◆ Texte fourni
Dans le Nouveau Testament, l’appel à l’amour fraternel retentit avec force :

« Car une seule formule contient toute la Loi en sa plénitude : Tu aimeras ton prochain comme toi-même » (Ga 5, 14).

« Celui qui aime son frère demeure dans la lumière et il n’y a en lui aucune occasion de chute. Mais celui qui hait son frère est dans les ténèbres » (1 Jn 2, 10-11).

« Nous savons, nous, que nous sommes passés de la mort à la vie, parce que nous aimons nos frères. Celui qui n’aime pas demeure dans la mort » (1 Jn 3, 14).

« Celui qui n’aime pas son frère, qu’il voit, ne saurait aimer le Dieu qu’il ne voit pas » (1 Jn 4, 20).

◆ Objectif 1
Relevez chaque ligne des enregistrements ci-dessous où figure le mot « closest ».

◆ Données d'entrée

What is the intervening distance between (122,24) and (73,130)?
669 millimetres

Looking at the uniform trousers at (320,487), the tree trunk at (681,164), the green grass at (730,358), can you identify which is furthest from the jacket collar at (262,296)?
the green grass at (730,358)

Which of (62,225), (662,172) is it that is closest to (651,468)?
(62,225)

...

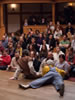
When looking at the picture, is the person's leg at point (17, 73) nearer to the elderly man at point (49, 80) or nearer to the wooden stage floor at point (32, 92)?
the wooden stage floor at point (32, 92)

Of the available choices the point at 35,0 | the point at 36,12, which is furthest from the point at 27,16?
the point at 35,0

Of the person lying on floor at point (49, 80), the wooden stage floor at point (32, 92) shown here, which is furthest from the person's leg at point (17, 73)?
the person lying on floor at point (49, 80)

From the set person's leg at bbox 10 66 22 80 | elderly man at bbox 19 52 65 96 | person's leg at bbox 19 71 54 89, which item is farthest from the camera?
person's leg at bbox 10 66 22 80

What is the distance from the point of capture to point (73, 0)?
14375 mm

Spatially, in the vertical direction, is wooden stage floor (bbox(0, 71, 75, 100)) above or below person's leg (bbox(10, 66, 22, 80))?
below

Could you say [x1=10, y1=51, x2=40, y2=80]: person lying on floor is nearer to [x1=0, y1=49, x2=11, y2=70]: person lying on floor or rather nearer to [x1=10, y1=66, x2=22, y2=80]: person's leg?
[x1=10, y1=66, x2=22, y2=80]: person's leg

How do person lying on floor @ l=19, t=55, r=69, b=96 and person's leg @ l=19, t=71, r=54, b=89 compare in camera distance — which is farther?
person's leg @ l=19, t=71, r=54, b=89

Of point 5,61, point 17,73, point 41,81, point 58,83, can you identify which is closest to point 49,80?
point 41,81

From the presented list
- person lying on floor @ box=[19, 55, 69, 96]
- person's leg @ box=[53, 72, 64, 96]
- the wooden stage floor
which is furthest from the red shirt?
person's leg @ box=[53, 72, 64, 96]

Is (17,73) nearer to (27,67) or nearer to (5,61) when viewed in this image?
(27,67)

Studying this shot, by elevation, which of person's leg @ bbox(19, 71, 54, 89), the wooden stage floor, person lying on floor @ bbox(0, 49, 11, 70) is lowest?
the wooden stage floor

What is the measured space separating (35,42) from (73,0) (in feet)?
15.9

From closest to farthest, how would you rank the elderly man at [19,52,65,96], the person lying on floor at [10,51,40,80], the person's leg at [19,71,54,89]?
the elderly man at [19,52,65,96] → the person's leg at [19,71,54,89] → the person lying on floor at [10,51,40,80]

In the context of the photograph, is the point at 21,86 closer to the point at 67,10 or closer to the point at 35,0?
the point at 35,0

◆ Objectif 2
Recopiez le passage du texte sur l'amour fraternel qui commence par « Dans le Nouveau » et va jusqu'à « (1 Jn 2, 10-11). ».

◆ Réponse complète 1
Which of (62,225), (662,172) is it that is closest to (651,468)?
Of point 5,61, point 17,73, point 41,81, point 58,83, can you identify which is closest to point 49,80?
From closest to farthest, how would you rank the elderly man at [19,52,65,96], the person lying on floor at [10,51,40,80], the person's leg at [19,71,54,89]?

◆ Réponse complète 2
Dans le Nouveau Testament, l’appel à l’amour fraternel retentit avec force :

« Car une seule formule contient toute la Loi en sa plénitude : Tu aimeras ton prochain comme toi-même » (Ga 5, 14).

« Celui qui aime son frère demeure dans la lumière et il n’y a en lui aucune occasion de chute. Mais celui qui hait son frère est dans les ténèbres » (1 Jn 2, 10-11).